Yes, there were fourteen workshops during the weekend; advice and guidance from their leaders pointing us in the right direction. Whether we aspire to be poets, novelists, feature writers or dramatists, there was something to attend. The programme helped self-editors, self-publishers or those wrestling with the quest for an agent. Valuable as those session were, it’s the four pieces of paper, unique personal observations on my writing that I treasure the most, and that will be of immediate benefit in my writing.
We frequently need the proverbial kick up the bum – not just with ideas and inspiration – but with building confidence that an event like the SAW Conference injects in bucket-loads. Hesitantly, I shied away from it when I first joined Ayr Writers. Could I be part of this momentum of success? Did my writing justify attending? Then, I was nervous and apprehensive the first time I went, but that was quickly dispelled when I made connections with my own writing in virtually everything that was said.
I hope this year’s success doesn’t daunt anyone from being part of the SAW Conference.
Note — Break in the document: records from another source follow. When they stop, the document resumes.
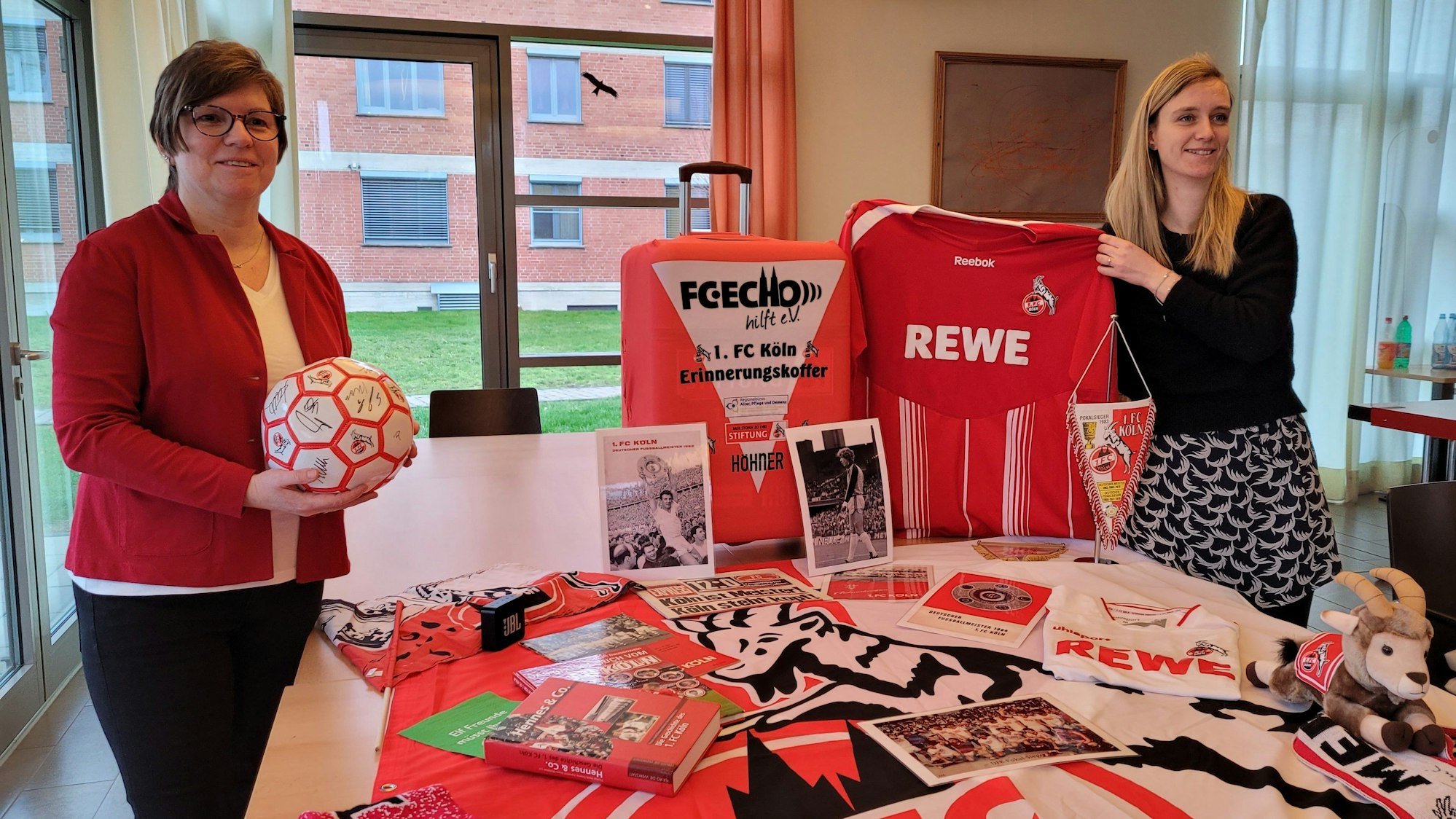 Martina Romeike (l.) und Nadine Diederich-Cujai mit verschiedenen Fan-Utensilien.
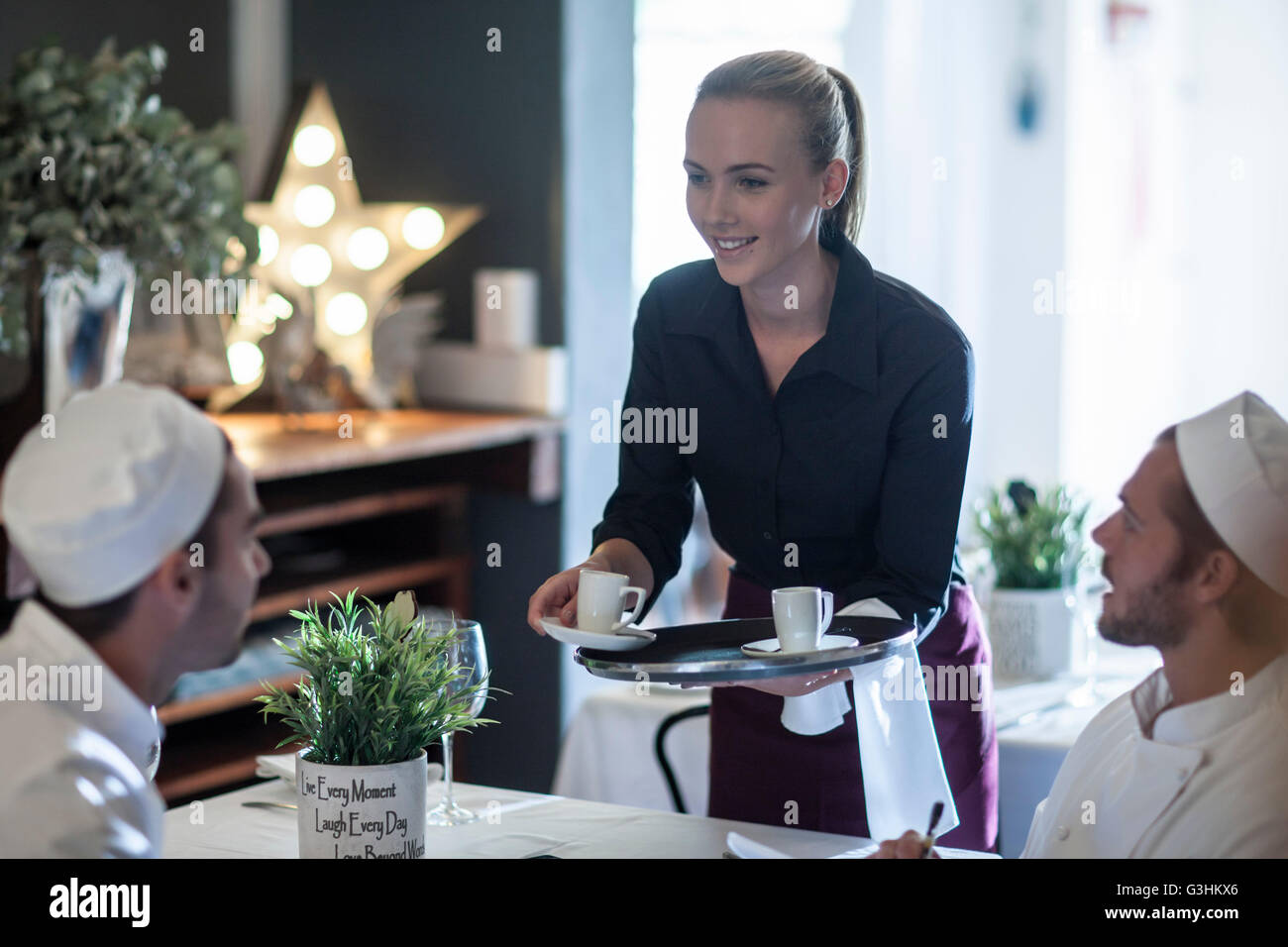 Waitress serving coffee to chefs at break time Stock Photo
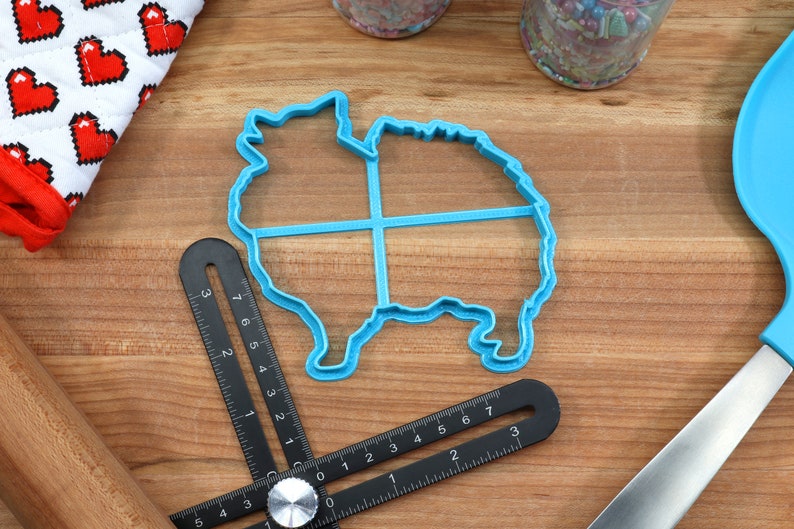 May include: A blue plastic cookie cutter shaped like a Pomeranian dog. The cutter is on a wooden surface with a ruler and other baking tools.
There’s writing I’ve read and heard at Feedback Evenings and Summer Readarounds that would easily hold its own at SAW. I’m confident that there are even more prize-winners lurking.
Now, it’s back to footballers and hen parties: no, maybe I shouldn’t go there.
On the other hand, somebody I was watching at the bar … that could be another story.
And for those keen to put a date in next year’s diary, it’s going to 17-19 March 2017. See you there.